Cinéf : La francophonie ne doit pas être un obstacle au cinéma
Les Journées du film francophone « CinéF » se dérouleront du 9 au 25 avril 2026 à Tunis, Sousse et Sfax, avec 15 films provenant de 13 pays. La manifestation vise à créer un espace de rencontres et de circulation des idées tout en affirmant une volonté de décentralisation culturelle et d’accessibilité.
Les Journées du film francophone « CinéF » se dérouleront du 9 au 25 avril 2026 à Tunis, Sousse et Sfax, incarnant ainsi la francophonie à travers un geste culturel fort : faire du cinéma un lieu de dialogue, de diversité et de circulation des imaginaires.

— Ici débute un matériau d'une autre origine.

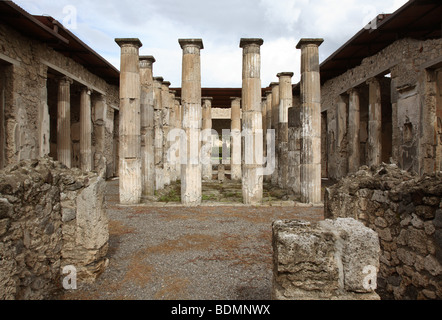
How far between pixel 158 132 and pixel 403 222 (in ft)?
37.3

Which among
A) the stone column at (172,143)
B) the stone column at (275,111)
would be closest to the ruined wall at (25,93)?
the stone column at (172,143)

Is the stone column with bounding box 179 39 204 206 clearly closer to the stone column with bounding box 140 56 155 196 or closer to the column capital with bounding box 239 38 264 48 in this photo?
the column capital with bounding box 239 38 264 48

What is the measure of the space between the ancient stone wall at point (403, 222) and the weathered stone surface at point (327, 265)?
884 mm

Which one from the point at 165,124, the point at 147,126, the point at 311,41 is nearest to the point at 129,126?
the point at 147,126

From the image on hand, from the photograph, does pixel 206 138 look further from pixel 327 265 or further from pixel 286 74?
pixel 327 265

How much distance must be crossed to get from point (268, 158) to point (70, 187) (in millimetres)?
13230

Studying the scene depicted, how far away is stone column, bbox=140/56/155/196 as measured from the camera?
11.6 meters

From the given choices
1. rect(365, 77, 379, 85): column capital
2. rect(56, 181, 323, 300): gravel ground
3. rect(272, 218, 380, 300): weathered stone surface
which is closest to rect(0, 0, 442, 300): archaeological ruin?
rect(272, 218, 380, 300): weathered stone surface

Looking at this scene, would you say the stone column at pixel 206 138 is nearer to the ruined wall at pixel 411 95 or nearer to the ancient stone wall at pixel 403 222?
the ruined wall at pixel 411 95

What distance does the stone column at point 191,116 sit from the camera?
9922 mm

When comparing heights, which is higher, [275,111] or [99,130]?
[275,111]

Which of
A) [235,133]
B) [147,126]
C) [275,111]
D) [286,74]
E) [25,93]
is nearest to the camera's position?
[25,93]

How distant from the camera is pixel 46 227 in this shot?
12.1 feet

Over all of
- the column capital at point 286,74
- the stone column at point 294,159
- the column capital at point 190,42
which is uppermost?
the column capital at point 190,42
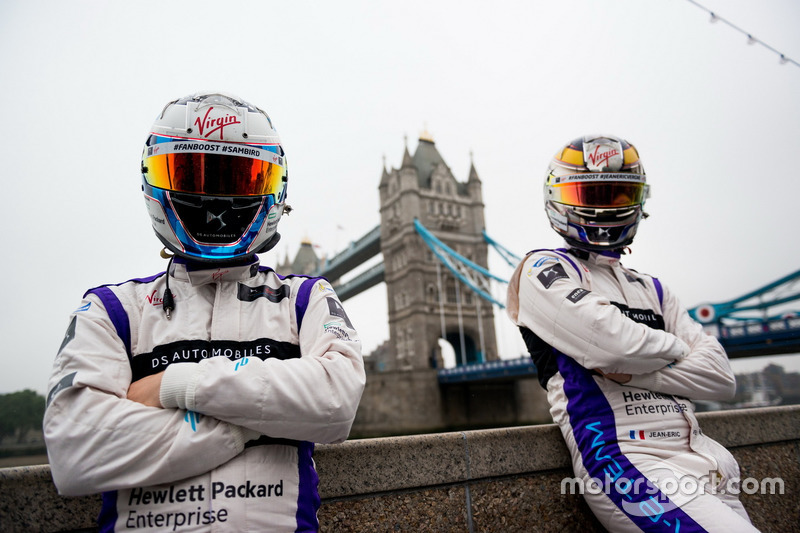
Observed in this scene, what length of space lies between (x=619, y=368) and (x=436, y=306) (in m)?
39.2

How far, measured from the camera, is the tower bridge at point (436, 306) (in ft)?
91.5

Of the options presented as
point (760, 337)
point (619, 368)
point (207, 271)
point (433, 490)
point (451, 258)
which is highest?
point (451, 258)

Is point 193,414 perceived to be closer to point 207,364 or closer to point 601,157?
point 207,364

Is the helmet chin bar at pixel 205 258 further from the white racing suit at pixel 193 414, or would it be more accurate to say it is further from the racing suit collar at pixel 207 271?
the white racing suit at pixel 193 414

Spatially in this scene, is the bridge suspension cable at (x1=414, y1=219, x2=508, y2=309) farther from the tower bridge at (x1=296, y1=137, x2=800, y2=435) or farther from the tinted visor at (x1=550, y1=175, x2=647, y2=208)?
the tinted visor at (x1=550, y1=175, x2=647, y2=208)

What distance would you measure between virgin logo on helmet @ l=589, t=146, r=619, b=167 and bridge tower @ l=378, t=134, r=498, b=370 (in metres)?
36.2

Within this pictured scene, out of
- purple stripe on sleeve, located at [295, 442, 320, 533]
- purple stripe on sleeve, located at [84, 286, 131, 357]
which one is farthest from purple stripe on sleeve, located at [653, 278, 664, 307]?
purple stripe on sleeve, located at [84, 286, 131, 357]

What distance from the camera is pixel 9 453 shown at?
20.7 feet

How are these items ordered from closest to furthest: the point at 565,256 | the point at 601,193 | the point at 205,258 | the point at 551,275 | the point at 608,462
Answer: the point at 205,258, the point at 608,462, the point at 551,275, the point at 565,256, the point at 601,193

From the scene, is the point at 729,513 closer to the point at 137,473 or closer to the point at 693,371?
the point at 693,371

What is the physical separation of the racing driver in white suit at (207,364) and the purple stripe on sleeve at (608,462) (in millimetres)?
1001

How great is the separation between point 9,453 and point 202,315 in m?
6.76

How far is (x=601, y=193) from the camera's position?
239 centimetres

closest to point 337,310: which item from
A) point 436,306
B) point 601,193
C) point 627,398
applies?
point 627,398
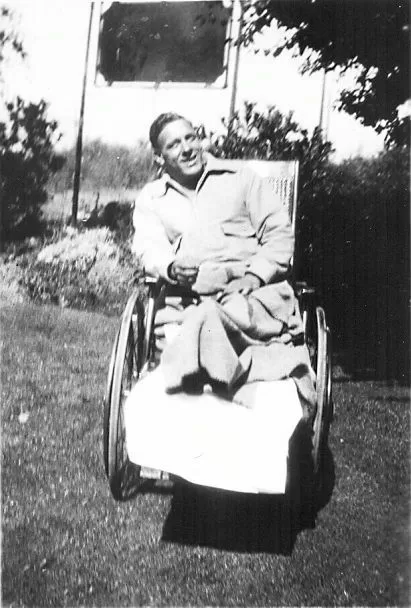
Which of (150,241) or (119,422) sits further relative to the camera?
(150,241)

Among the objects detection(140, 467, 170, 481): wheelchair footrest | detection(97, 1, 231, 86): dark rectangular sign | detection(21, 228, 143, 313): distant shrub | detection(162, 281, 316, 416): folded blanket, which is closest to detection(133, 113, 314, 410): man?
detection(162, 281, 316, 416): folded blanket

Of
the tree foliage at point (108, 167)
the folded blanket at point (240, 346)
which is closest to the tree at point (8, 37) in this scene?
the tree foliage at point (108, 167)

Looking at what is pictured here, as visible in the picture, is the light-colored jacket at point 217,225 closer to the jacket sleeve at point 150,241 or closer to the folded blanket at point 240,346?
the jacket sleeve at point 150,241

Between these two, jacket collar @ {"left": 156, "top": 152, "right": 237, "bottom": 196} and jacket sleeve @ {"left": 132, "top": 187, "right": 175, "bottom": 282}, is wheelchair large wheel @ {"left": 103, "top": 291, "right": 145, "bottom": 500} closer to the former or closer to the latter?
jacket sleeve @ {"left": 132, "top": 187, "right": 175, "bottom": 282}

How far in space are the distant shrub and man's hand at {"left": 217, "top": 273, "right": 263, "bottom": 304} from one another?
214cm

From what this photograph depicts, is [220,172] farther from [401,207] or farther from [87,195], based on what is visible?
[401,207]

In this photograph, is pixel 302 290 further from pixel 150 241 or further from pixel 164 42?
pixel 164 42

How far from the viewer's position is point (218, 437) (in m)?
1.96

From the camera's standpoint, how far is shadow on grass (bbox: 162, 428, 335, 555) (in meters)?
2.22

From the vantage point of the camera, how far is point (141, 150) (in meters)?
4.12

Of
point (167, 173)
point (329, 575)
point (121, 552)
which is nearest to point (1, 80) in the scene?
point (167, 173)

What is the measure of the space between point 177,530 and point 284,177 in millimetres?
1888

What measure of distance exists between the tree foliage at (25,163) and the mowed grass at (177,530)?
5.07 ft

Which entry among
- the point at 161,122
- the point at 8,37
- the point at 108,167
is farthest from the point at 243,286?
the point at 108,167
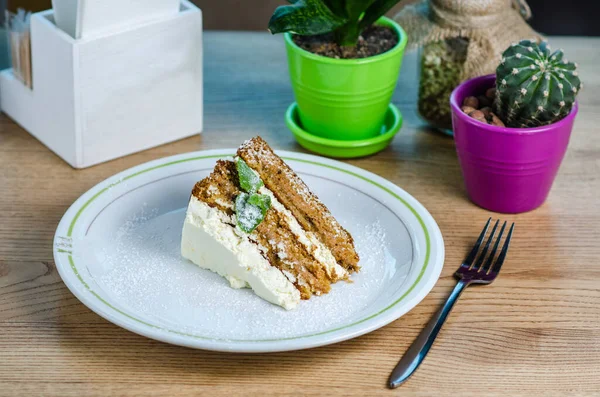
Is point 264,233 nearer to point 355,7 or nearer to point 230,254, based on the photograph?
point 230,254

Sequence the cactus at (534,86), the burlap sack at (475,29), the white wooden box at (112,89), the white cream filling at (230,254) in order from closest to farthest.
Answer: the white cream filling at (230,254) < the cactus at (534,86) < the white wooden box at (112,89) < the burlap sack at (475,29)

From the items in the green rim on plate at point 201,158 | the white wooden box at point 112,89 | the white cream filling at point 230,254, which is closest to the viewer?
the green rim on plate at point 201,158

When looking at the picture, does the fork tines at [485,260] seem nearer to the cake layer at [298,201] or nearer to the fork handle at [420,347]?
the fork handle at [420,347]

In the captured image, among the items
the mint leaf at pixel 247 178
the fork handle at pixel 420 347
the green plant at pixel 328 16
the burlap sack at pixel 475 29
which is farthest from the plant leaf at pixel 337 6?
the fork handle at pixel 420 347

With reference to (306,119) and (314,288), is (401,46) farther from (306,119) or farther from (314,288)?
(314,288)

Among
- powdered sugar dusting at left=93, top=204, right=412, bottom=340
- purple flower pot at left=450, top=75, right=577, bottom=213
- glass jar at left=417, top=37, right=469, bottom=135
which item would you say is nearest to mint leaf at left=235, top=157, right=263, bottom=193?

La Presse — Ce n’est pas seulement un nouveau rendez-vous cinématographique, mais une déclaration d’intention. Avec « CinéF », première édition des Journées du film francophone, le Groupe des ambassadeurs francophones de Tunisie (GAF), sous la coordination de la Délégation générale Wallonie-Bruxelles en Tunisie, établit les bases d’un projet où le cinéma devient un vecteur de sens, de lien et de diplomatie culturelle.
À Tunis, Sousse et Sfax, dans les salles des Instituts français de Tunisie et à la station d’art B7L9, 15 films provenant de 13 pays tisseront une cartographie sensible de la francophonie contemporaine.
Cette francophonie plurielle, décentrée et vivante, s’éloigne des clichés d’un espace linguistique figé et s’exprime ici à travers la puissance des récits cinématographiques.
Au centre de cette initiative se trouve une conviction : la langue française n’est pas seulement un héritage commun, mais un territoire en constante redéfinition.
De la Tunisie à l’Argentine, de la République démocratique du Congo à la Suisse, du Maroc à la Serbie, les œuvres sélectionnées illustrent une diversité d’expériences, de sensibilités et de perspectives sur le monde.
Le cinéma devient ainsi un outil essentiel pour exprimer les réalités contemporaines, questionner les identités, raconter les fractures et les espoirs.

Au programme, on retrouvera des thrillers politiques, des drames intimes, des récits d’exil, des films d’animation et des explorations des enjeux liés à l’intelligence artificielle : un éventail de formes et de thématiques qui reflète un monde en tension mais aussi en dialogue.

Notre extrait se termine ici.